Parents can also see the class material and assignments and know whether their child is keeping up with the assignments on Google Classroom.
However, even before the lockdown was put into place, Hinds and her colleagues recounted taking protective measures.
“We were making sure we were cleaning our classrooms even more thoroughly,” she said.
Students who had flu-like symptoms were also asked to stay at home or to be kept isolated from others.

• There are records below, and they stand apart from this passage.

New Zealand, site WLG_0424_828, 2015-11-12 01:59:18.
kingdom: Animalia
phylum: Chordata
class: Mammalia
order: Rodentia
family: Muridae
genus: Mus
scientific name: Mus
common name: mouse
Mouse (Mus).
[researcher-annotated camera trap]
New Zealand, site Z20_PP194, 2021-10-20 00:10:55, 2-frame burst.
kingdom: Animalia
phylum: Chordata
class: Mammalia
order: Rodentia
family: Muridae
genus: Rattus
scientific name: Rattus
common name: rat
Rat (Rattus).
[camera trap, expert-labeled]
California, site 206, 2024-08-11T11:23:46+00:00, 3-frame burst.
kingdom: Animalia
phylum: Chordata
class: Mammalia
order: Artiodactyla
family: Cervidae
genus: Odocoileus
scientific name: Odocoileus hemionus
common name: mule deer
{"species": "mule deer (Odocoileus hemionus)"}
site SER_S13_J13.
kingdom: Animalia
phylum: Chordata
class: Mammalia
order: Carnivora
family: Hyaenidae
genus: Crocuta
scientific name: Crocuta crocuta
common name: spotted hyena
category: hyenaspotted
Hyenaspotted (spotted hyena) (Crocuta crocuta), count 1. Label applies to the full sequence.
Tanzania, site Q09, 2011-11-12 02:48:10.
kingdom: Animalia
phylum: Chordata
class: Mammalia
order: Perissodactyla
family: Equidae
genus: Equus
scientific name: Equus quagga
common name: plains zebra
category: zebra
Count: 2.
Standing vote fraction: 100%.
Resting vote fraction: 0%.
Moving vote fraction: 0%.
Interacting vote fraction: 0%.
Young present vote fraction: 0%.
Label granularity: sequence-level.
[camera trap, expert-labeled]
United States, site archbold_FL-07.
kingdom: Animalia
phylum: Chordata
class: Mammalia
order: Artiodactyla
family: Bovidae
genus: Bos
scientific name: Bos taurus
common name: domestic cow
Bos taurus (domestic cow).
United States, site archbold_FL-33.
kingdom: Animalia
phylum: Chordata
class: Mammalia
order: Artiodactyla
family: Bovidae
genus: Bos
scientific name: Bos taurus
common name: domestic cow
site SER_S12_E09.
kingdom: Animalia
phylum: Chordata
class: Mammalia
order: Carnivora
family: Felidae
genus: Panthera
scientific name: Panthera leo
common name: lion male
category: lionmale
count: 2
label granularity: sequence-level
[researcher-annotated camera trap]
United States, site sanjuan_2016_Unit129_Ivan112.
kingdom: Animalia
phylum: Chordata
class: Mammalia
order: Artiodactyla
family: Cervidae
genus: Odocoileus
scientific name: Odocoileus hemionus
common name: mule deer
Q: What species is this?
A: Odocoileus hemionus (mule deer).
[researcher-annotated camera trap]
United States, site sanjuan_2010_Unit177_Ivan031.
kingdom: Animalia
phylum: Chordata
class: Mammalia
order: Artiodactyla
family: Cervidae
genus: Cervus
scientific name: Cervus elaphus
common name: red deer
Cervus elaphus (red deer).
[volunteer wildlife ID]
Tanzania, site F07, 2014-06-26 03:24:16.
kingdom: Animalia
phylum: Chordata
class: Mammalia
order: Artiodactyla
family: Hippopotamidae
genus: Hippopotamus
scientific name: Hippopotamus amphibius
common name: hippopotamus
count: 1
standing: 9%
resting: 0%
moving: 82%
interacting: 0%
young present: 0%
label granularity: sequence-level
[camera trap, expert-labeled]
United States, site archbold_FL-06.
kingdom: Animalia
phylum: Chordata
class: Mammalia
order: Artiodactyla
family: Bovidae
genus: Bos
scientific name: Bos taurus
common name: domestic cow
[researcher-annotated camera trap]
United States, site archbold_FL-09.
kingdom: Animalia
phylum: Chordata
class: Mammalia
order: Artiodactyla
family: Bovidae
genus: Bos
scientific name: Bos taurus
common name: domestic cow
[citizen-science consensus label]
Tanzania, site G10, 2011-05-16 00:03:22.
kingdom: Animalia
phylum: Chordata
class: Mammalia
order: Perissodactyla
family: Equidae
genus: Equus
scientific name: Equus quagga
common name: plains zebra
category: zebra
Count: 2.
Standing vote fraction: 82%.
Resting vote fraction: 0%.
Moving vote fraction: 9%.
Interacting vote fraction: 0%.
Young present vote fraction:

“It was definitely a hot topic among teachers,” Hinds said.
Since her students are a special needs group and most do not have access to the internet or have the technology to interact or reach out for help, a challenge itself. Parent interaction was also limited prior to the quarantine order. Phone numbers would not work or the parents were simply too busy to answer.
Despite those challenges, Mitchell encouraged her students to continue with their learning routine by going over their assignment packets and had them practice using vocabulary and IXL Learning prior to the quarantine.
Students had also taken their own precaution by wearing gloves and using hand sanitizer. Mitchell and her colleagues would also make sure to wipe down desks and other surfaces using clorox wipes during prep.
Given how CPS is handling the quarantine, Mitchell hopes it will be a learning lesson for everyone, especially with how fundings could be better utilized throughout CPS for greater needs such as learning resources and cleaning supplies.
However, she also noted that “[she] wouldn’t be surprised in three to five years that we’ll be back to where we were before the outbreak because it’s a reality of life and Chicago Public schools.”